*** Exercise data ***

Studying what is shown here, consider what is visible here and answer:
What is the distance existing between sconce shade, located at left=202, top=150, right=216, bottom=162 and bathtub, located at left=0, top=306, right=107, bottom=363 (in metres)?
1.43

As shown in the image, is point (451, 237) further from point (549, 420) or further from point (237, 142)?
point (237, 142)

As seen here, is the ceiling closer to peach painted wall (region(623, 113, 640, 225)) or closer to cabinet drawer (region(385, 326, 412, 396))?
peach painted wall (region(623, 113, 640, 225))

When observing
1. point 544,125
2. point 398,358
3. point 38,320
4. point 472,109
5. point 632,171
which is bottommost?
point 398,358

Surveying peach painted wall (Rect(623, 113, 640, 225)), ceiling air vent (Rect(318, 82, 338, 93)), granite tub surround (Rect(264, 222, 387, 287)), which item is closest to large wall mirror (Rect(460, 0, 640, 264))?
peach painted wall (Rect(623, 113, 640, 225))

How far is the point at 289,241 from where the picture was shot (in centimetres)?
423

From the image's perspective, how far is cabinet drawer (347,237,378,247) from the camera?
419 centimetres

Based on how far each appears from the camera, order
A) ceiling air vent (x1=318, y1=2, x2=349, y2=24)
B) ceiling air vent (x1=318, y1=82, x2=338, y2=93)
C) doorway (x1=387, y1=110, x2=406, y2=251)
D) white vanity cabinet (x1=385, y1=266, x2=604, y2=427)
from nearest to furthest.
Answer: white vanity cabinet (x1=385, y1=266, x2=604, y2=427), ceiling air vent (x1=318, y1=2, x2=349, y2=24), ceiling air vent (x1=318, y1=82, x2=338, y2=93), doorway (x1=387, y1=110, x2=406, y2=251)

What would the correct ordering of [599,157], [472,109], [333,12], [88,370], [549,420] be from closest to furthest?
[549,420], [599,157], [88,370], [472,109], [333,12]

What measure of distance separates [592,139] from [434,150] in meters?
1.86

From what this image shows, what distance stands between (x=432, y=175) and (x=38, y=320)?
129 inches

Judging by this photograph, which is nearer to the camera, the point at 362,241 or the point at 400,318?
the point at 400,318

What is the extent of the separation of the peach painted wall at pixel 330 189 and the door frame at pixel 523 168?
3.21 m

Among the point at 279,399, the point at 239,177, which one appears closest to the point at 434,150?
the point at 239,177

***

■ **The request**:
Please copy out each record, character for character.

■ **The reply**:
Studying what is shown here, consider what is visible here and answer:
What is the distance existing between sconce shade, located at left=202, top=150, right=216, bottom=162 and bathtub, located at left=0, top=306, right=107, bottom=363 (in metres)?
1.43

As shown in the image, is point (451, 237) further from point (549, 420) or further from point (237, 142)?
point (237, 142)

As seen here, is the ceiling closer to peach painted wall (region(623, 113, 640, 225)) or closer to cabinet drawer (region(385, 326, 412, 396))?
peach painted wall (region(623, 113, 640, 225))

When observing
1. point 544,125
2. point 398,358
3. point 38,320
4. point 472,109
5. point 632,171
which is bottommost?
point 398,358

Surveying peach painted wall (Rect(623, 113, 640, 225)), ceiling air vent (Rect(318, 82, 338, 93)), granite tub surround (Rect(264, 222, 387, 287)), which item is closest to large wall mirror (Rect(460, 0, 640, 264))?
peach painted wall (Rect(623, 113, 640, 225))

How far is the point at 289,241 from where the picture was shot (in centimetres)?
423

From the image's perspective, how far is cabinet drawer (347,237,378,247) from the camera?
419 centimetres

Based on how far each appears from the camera, order
A) ceiling air vent (x1=318, y1=2, x2=349, y2=24)
B) ceiling air vent (x1=318, y1=82, x2=338, y2=93)
C) doorway (x1=387, y1=110, x2=406, y2=251)
D) white vanity cabinet (x1=385, y1=266, x2=604, y2=427)
from nearest to furthest.
Answer: white vanity cabinet (x1=385, y1=266, x2=604, y2=427), ceiling air vent (x1=318, y1=2, x2=349, y2=24), ceiling air vent (x1=318, y1=82, x2=338, y2=93), doorway (x1=387, y1=110, x2=406, y2=251)

What would the correct ordering of [599,157], [472,109], [333,12], [88,370], [549,420] be from closest to furthest?
[549,420], [599,157], [88,370], [472,109], [333,12]

What measure of distance separates [592,139] from [434,150] in meters?
1.86

From what this image shows, what distance stands between (x=432, y=175) and (x=38, y=320)?
129 inches

Judging by this photograph, which is nearer to the camera, the point at 362,241 or the point at 400,318?
the point at 400,318

What is the extent of the separation of the peach painted wall at pixel 330 189 and the door frame at pixel 523 168?
3.21 m

Among the point at 279,399, the point at 239,177, which one appears closest to the point at 434,150?
the point at 239,177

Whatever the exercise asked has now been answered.